Ponían "El tercer hombre" en un canal de televisión. A media mañana en invierno, la calefacción llevaba ya un par de horas puestas. La imagen de Harry Lime (Orson Welles) en un portal a oscuras de la Viena de postguerra saliendo con la música de fondo de la cítara de Anton Karas, momento crucial de la película, era su escena favorita. La película, con una fotografía excepcional en blanco y negro, trata la investigación de la desaparición de un amigo tras la guerra, por parte de un escritor, un triángulo, historia de amistad y traiciones, basada en una novela de Graham Greene.
Se había
acercado, por repetido, un día más a ver y acompañar a sus padres. Ya aseado y vestido, senil, descansaba en su sillón a la espera de la comida.
++++
» Ejercicios propuestos
#1 Responda a partir del fragmento de texto:
(a) ¿Qué película ponían en el canal de televisión?
(b) ¿Qué actor interpreta a Harry Lime?
(c) ¿A la espera de qué descansaba alguien en su sillón?
#2 Retome el relato de la visita a los padres desde su última oración y escriba su continuación.
++++
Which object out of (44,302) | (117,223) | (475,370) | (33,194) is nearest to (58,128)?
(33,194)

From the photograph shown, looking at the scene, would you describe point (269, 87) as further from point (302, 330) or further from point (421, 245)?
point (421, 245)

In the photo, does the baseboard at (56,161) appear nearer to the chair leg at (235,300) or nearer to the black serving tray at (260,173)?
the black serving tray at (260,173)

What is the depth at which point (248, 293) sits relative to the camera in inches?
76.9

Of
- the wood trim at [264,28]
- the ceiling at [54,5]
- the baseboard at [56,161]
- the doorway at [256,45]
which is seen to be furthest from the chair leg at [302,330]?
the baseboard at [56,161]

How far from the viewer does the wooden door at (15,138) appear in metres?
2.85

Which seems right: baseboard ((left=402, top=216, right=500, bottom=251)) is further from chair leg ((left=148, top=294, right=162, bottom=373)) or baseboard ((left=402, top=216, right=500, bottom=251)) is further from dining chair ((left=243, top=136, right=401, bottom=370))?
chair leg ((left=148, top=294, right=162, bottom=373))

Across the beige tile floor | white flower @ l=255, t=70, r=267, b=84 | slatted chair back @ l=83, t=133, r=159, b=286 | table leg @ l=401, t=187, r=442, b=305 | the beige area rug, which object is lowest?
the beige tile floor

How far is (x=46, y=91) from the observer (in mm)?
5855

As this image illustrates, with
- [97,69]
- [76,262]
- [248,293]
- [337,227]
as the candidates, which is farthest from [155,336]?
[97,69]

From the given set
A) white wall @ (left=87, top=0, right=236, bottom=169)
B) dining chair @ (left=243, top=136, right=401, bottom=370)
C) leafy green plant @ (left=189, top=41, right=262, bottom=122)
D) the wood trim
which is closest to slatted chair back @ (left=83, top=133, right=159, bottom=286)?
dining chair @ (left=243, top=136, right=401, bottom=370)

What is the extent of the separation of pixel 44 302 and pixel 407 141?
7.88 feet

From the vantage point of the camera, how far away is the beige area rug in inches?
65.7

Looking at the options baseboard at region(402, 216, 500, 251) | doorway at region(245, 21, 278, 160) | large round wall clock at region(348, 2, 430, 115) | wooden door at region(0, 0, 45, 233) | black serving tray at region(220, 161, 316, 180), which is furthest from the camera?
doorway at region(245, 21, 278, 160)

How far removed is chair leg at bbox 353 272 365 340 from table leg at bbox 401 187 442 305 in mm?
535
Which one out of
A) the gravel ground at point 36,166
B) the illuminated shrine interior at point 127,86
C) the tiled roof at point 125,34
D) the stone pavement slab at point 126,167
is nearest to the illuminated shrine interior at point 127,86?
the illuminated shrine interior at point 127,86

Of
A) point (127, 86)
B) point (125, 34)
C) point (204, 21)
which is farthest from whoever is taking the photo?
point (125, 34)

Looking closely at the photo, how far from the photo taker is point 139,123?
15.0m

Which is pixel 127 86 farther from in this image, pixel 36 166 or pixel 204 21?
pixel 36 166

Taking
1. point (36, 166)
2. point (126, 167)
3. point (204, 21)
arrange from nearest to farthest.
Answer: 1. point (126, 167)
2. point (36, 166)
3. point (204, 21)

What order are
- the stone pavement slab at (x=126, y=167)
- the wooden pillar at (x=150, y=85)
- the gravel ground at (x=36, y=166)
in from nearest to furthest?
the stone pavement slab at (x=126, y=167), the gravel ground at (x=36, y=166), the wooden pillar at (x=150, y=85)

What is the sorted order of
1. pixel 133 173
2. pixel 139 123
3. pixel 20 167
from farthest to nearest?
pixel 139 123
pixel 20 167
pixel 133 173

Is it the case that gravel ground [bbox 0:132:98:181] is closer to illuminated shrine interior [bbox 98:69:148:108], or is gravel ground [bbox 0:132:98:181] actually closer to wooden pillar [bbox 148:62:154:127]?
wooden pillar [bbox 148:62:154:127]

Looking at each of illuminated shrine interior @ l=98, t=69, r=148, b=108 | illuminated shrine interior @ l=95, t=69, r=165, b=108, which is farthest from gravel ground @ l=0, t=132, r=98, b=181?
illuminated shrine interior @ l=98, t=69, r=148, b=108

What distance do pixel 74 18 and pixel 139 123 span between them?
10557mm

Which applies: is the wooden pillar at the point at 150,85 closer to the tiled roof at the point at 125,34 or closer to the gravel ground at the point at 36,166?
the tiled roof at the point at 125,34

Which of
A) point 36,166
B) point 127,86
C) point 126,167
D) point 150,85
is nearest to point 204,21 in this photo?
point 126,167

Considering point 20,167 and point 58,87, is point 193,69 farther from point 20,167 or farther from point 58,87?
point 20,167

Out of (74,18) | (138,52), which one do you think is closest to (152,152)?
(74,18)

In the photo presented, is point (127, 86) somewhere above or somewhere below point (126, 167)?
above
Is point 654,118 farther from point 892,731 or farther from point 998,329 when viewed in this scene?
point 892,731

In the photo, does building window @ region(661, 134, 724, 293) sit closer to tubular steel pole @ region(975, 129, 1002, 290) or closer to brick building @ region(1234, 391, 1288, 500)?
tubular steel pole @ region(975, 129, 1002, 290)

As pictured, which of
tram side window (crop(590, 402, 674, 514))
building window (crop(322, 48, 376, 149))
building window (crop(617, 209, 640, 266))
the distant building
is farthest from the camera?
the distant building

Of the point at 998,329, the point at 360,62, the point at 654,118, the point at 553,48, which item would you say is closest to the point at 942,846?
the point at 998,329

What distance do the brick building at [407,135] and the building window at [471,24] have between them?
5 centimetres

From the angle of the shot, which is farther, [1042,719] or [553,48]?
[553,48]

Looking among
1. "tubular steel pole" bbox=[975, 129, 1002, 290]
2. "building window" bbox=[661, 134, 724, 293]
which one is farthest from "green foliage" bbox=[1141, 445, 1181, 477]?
++++
» Soluciones de ejercicios
#1
(a) "El tercer hombre".
(b) Orson Welles.
(c) De la comida.

#2
Lo que sí
sabía era que ni esta, ni Ciudadano Kane (otra de sus favoritas) hubiesen
podido sacar de su estado a un anciano acurrucado, con la mirada fija
inexpresiva al televisor, encogido en sus huesos salientes, tan cercano como
sabía y sentía lo poco que quedaba.
Lo intentó.
―Papá, mira
tú escena favorita. ―dijo, levantando la mirada mientras dejaba de hojear una
revista.
En otras
ocasiones habría sacado alguna interjección de las suyas; ¡sensacional!,
¡fabuloso!, ¡qué maravilla!, ¡que bárbaro!, ¡ya no se hace cine como en los
cuarenta y cincuenta!, o algo así parecido. Ese entusiasmo que siempre sacaba de dentro.
Esta vez
no. Solo silencio.
El
envenenamiento del cóctel de medicinas que trataba de parar lo inevitable le
había cambiado del todo.
Y en el
fondo ya no era él.
―Y tu madre
dónde está. ―inquirió con su genio habitual, sabedor que su único asidero,
refugio, era ella, su compañera de siempre. La que, con paciencia infinita,
aguantaba y le cuidaba y le limpiaba a diario, entre broncas y abrazos,
lágrimas que solo ellos sabían y compartían.
―Haciendo la
compra, contestó.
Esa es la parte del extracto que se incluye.